3. Pendidikan ilmu air sejak dini
Di
negara tropis pendidikan ilmu air ditanamkan sejak dini baik di lingkup
keluarga, masyarakat maupun institusi pendidikan formal. Hidrology semestinya lebih berkembang di wilayah triopis dari pada di wilayah 4 musim, minimimal tidak lebih rendah.
4. Kawasan Merapi
Wilayah
Merapi memiliki posisi strategis untuk memulai kebudayaan eksploratif,
kreatif dan integratif dengan air. Budaya menyelidiki, meneliti, ingin
tahu seluk beluk air; Budaya membuat mencipta aktivitas konservasi; Dan
Budaya memanggunakan air dengan mempertimbangkan berbagai nilai
kehidupan di masyarakat. Strategi budaya air itu berskala serius,
programatis dan berkelanjutan, justru karena di wilayah Merapi ada air
sepanjang tahun. Akademisi, universitas, NGO dan tidak boleh lalai,
negara / pemerintah sangat punya tugas mulia di Merapi ini. Jangan lagi hanya melirik Merapi ketika Merapi meletus, atau terkagum-kagum penuh nafsu melihat pasir Merapi.
5. Gerakan Masyarkat Cinta Air (GMCA)
GMCA sebagai embrio strategi kebudayaan eksploratif, kreatif dan integratif dengan air. Komunitas
ini lahir sebagai rasa terima kasih kepada Tuhan yang memberi air
jernih sepanjang tahun. Juga sebagai penghargaan kepada nenek moyang
yang sudah melakukan berbagai karya kreatif yang mendasari
kehidupan di Merapi, misalnya teknologi saluran manual di lereng-lereng
tebing Merapi, hingga membuat lorong air sedalam 30 m sepanjang 100 m di
dsn. Gemer. Sebagai penghargaan juga kepada para seniman
dan budayawan Merapi yang memandang air sebagai yang suci. Dan sebagai
rasa cinta kepada para petani yang dengan cara sederhana melakukan
penyimpanan air di lahan-lahan pertanian mereka.
GMCA
juga sebagai ajakan kepada negara/pemerintah dan akademisi/universitas
serta lembaga-lembaga donor agar bersama masyarakat memulai strategi
budaya eksploratif, kreatif , integratif dengan air.
Khusus
kepada universitas dan akademisi, kami mengusulkan agar laboratorium
Strategi Kebudayaan Kreatif dengan air dilakukan di Merapi.
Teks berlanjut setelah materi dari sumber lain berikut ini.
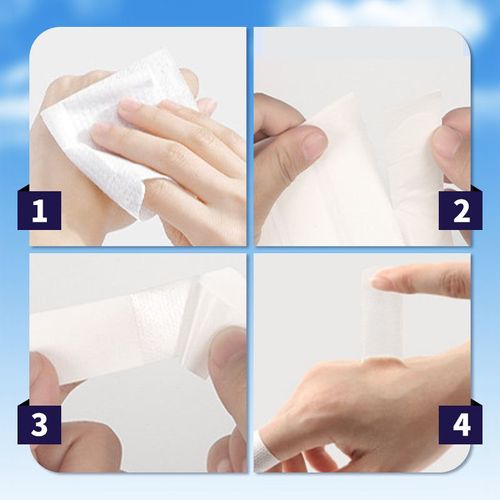 1
2
3
4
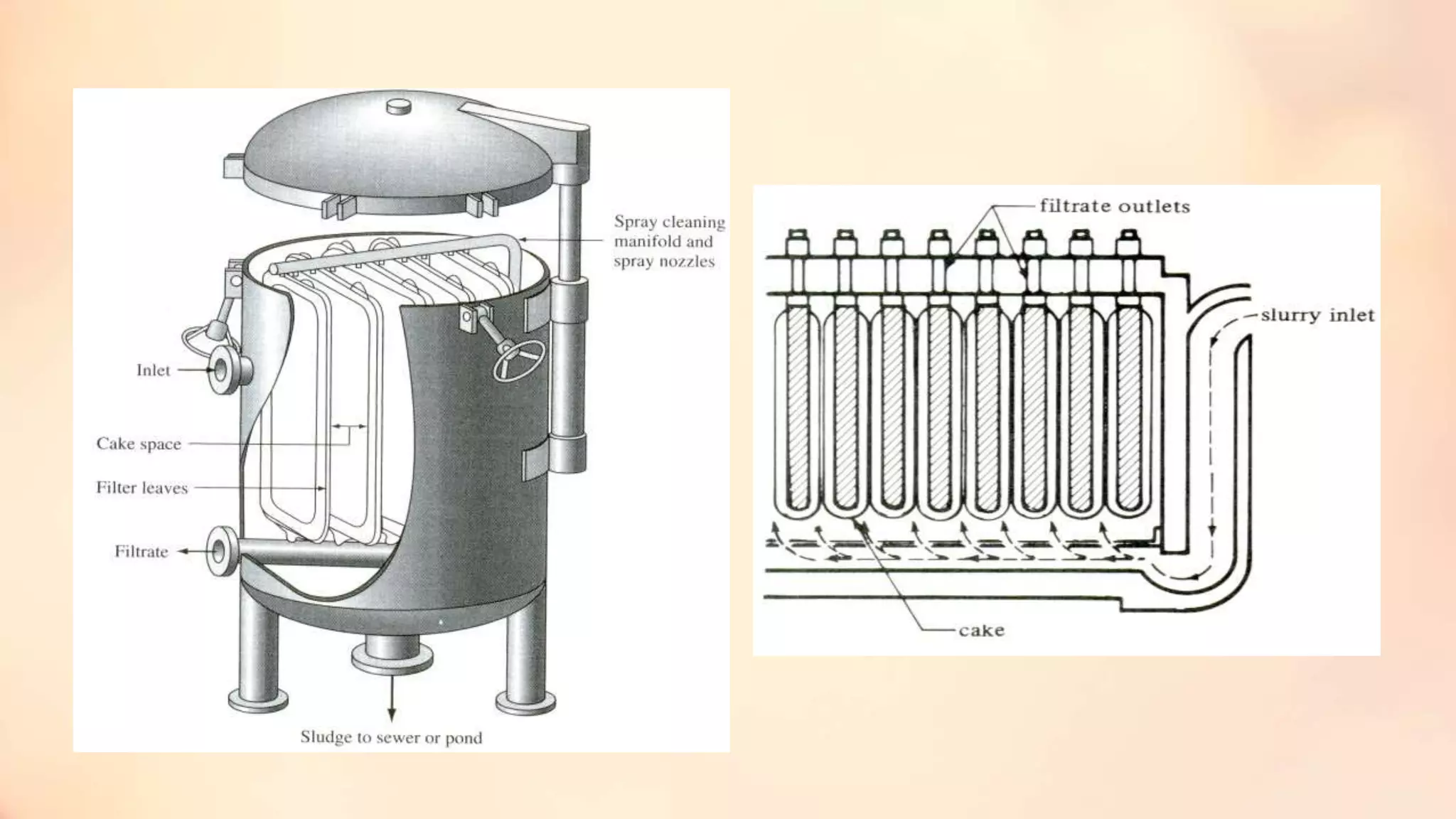 Spray cleaning manifold and spray nozzles

Inlet

Cake space

Filter leaves

Filtrate

Sludge to sewer or pond

filtrate outlets

slurry inlet

cake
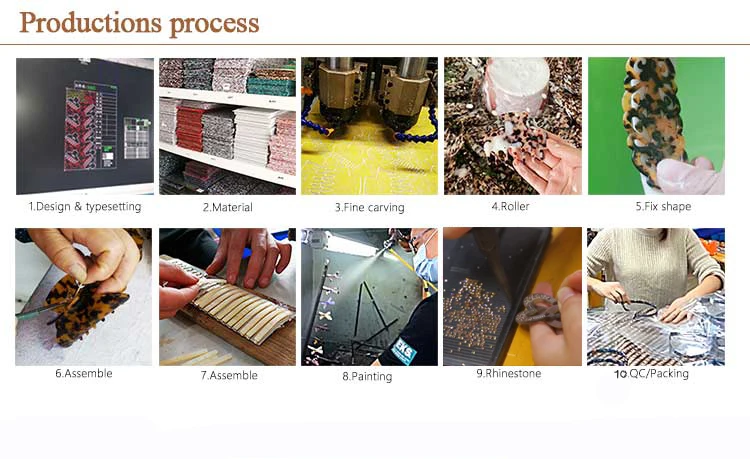 Productions process

1.Design & typesetting

2.Material

3.Fine carving

4.Roller

5.Fix shape

6.Assemble

7.Assemble

8.Painting

9.Rhinestone

10.QC/Packing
Dengan
demikian kebudayaan universitas dan akademisi berpijak pada basis yang
kuat yaitu masyarakat.
6. Penyusunan agenda bersama
Semoga
workshop GMCA hari ini, tidak berhenti pada level teks dan kata-kata
indah, melainkan membumi menjadi aktivitas budaya kreatif dengan air
yang dapat diukur tahap-tahap kerjanya, prosesnya dan manfaat dan
hasilnya.
Tidaklah ngayawara
bila hari ini juga kita bisa menyusun agenda bersama untuk berjalan
bersama menuju budaya eksploratif, kreatif dan integratif dengan air
hingga makin terjaminlah cita-cita kita : Makin Ada Air – Ada Pangan – Ada Hari depan.